Wo der 53-Jährige in den am Freitag, 25. November, beginnenden Hallenrunden eingesetzt werden wird, ist noch nicht festgelegt. Der Beamte der Bundespolizei ist einer der 116 Bundesliga-Schiedsrichter des Deutschen Hockey-Bundes. 529 Spiele der ersten und zweiten Spielklasse der Herren und Damen hat der ehemalige Vorsitzende seines Stammvereins HC Blau-Weiß Speyer seit 1999 hinter sich gebracht. Zusammen mit einem anderen Kollegen leitete er 305 Begegnungen der Ersten Herren- und 201 der Zweiten Herren-Bundesliga sowie 20 Spiele der Ersten Damen- und drei der Zweiten Damen-Bundesliga.
Mit Spiel intensiv beschäftigen
Sehr aufschlussreich ist, was Neideck über seine Freizeitbeschäftigung erfahren musste. Zitat: „Als Schiedsrichter ist man dem Sport sehr nah, weil man sich mit dem Spiel intensiv auseinandersetzen muss. Man muss das Spiel der Mannschaften verstehen, Spielzüge im Ansatz und der Entstehung erkennen.“ Dadurch erreiche ein Schiedsrichter ein besseres Stellungsspiel und könne bevorstehende Entscheidungen erahnen.
Genauso verhalte es sich mit den Spielern. „Mit der Erfahrung aus vielen Spielen kenne ich viele Spieler und weiß um deren technische Fähigkeiten. Insofern kann ich häufig erkennen, mit welchen Tricks die Spieler agieren und wie sie mit Entscheidungen der Schiedsrichter umgehen“, erläutert Neideck. Im umgekehrten Fall „kennen die Spieler mich und wissen, wie ich ticke“. Ein gegenseitiges Kennen biete so eine gewisse Sicherheit auf beiden Seiten. Die Erfahrung vieler Spielen führe bei den Mannschaften ebenfalls zu einem gewissen Wissensstand, sodass Neideck seine Entscheidungen nicht jedes Mal „erkaufen“ müsse. Die Spieler akzeptierten diese.
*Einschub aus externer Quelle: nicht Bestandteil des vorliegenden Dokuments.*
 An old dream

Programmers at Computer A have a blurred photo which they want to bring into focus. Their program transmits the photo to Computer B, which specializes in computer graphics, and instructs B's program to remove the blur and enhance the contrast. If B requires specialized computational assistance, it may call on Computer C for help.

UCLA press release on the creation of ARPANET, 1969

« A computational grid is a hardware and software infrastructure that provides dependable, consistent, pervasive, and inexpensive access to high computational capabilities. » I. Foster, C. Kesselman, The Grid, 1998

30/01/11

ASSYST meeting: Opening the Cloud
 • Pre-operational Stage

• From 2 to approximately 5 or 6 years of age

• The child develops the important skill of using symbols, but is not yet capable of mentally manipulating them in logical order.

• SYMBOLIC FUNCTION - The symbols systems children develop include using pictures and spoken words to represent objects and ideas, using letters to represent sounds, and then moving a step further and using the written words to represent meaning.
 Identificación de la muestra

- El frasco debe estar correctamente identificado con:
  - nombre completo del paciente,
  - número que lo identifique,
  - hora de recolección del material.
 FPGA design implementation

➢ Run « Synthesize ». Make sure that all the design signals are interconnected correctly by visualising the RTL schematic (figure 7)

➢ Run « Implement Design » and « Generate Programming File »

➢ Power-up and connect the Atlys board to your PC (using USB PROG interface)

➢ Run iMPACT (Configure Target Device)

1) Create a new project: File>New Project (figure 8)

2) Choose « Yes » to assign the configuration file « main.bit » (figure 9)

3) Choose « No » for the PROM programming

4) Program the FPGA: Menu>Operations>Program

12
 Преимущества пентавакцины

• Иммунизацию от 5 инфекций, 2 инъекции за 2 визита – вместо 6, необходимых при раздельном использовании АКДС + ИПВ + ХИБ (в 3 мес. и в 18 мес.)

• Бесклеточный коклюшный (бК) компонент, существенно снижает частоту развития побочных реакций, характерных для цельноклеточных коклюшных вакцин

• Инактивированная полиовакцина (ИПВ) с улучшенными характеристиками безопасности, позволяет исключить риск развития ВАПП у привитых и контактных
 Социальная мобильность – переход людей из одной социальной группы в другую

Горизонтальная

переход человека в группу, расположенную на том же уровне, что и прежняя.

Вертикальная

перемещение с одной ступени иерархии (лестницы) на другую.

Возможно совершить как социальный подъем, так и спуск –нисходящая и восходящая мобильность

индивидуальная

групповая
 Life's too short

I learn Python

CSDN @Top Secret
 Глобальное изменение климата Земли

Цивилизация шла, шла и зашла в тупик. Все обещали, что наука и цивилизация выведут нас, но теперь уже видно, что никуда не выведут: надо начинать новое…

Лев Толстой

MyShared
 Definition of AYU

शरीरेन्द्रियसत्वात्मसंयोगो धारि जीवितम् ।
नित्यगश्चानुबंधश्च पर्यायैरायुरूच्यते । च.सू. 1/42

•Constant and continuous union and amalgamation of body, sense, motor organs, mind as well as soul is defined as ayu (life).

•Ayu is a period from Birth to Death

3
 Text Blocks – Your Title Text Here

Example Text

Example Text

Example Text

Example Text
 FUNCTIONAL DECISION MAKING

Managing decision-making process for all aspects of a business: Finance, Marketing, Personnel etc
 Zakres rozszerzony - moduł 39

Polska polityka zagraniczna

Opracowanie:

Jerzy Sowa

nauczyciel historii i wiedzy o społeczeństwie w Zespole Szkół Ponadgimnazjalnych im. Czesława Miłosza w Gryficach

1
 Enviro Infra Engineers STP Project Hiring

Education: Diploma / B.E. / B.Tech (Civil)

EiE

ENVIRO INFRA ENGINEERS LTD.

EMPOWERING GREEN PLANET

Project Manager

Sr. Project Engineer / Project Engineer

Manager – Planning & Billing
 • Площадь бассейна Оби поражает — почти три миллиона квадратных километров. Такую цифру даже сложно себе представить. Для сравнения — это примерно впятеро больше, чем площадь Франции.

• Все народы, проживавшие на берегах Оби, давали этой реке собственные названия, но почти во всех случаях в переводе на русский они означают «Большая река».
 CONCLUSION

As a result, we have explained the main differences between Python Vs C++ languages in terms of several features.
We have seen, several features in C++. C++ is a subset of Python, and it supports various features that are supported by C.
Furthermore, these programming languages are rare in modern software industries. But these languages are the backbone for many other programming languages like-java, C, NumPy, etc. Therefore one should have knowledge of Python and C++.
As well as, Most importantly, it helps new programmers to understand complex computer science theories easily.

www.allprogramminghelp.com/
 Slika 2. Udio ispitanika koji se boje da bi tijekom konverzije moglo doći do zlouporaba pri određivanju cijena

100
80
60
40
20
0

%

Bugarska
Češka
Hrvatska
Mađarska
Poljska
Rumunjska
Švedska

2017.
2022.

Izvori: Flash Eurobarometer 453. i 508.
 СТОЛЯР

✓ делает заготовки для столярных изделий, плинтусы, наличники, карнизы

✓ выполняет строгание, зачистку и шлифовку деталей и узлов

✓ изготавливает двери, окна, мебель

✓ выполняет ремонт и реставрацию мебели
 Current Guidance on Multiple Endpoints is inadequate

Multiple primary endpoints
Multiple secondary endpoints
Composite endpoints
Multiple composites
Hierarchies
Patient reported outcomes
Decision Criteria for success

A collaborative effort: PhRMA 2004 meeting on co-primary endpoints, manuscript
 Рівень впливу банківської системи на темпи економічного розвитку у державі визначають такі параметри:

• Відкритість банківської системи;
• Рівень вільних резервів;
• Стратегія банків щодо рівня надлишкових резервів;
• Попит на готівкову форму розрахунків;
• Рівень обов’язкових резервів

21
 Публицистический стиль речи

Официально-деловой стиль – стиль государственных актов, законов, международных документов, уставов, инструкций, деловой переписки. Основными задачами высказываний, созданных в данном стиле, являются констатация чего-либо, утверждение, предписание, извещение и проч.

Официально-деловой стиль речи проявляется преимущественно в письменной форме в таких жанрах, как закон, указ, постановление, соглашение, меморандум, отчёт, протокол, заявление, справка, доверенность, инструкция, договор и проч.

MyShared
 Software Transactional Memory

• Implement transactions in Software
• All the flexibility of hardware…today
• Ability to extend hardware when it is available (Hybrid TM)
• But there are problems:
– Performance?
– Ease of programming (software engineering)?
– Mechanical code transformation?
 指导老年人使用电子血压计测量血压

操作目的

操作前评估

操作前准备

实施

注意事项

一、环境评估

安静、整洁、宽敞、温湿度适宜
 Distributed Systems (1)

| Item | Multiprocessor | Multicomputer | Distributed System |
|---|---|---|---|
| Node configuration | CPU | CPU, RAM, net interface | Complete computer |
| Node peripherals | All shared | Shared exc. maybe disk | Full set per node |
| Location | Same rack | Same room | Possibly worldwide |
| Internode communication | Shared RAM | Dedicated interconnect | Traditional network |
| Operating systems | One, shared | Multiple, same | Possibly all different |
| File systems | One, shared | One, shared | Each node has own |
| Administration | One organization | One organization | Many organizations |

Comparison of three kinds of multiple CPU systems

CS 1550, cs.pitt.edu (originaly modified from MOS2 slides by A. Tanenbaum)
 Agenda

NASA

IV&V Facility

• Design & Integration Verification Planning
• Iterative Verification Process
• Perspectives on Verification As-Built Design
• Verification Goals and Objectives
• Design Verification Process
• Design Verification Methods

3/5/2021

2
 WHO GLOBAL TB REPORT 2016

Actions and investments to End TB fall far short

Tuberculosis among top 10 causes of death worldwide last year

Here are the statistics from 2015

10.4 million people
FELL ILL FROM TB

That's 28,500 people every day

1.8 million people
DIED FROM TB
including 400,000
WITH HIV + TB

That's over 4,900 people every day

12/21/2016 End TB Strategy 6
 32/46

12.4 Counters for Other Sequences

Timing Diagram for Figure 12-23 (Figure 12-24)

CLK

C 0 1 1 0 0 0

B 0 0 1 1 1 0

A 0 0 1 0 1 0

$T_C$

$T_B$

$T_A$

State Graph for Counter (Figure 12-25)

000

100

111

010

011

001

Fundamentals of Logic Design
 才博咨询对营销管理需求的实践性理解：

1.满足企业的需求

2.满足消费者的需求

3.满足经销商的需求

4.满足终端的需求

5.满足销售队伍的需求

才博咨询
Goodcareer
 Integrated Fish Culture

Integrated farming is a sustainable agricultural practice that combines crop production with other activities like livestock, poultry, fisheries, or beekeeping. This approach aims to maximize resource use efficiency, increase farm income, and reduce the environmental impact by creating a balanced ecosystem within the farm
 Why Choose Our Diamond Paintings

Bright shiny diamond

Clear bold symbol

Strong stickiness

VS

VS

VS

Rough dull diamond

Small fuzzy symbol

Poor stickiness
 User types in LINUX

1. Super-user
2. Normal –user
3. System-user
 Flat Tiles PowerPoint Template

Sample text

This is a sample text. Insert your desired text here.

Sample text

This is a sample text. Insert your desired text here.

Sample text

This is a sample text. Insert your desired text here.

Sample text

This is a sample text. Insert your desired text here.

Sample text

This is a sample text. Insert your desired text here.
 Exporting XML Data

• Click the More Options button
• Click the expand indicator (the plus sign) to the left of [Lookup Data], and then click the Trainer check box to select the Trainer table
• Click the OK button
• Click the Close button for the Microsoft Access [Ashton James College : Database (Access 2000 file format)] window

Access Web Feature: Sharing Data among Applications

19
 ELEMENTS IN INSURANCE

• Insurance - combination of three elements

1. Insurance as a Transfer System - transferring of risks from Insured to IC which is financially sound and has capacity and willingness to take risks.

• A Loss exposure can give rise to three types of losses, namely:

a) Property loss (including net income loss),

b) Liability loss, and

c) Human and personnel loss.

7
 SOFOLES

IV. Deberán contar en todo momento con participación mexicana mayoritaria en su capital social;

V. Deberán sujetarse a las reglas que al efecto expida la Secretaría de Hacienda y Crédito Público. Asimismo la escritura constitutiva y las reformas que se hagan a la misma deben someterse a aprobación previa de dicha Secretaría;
Am Wochenende auf dem Spielfeld
Nicht minder aufschlussreich sind die weiteren Erfahrungen des Schiedsrichter-Routiniers. „Nicht alles ist schön“, stellt er fest. Schon häufig hätte er gerne die Pfeife an den Nagel gehängt, gerade dann, wenn das Spiel nicht gut laufe, Spieler und Zuschauer kein gutes Haar fänden, permanent kritisierten und sich hässlich verhielten. „Da braucht man ein dickes Fell, das man aber nicht immer hat. Gerade im Hinblick darauf, dass Schiedsrichter wie ich die Wochenenden opfern und motiviert auf das Spielfeld gehen“, weiß der Unparteiische.
Es sei zuweilen echt nervig, wenn die Spieler und die Zuschauer „dies nicht anerkennen“. Zumal keine Reichtümer über den Tresen gereicht würden. 110 Euro gebe es für ein Spiel in der Ersten Bundesliga. „Fahrtkosten und Übernachtung werden übernommen“, erklärt Neideck.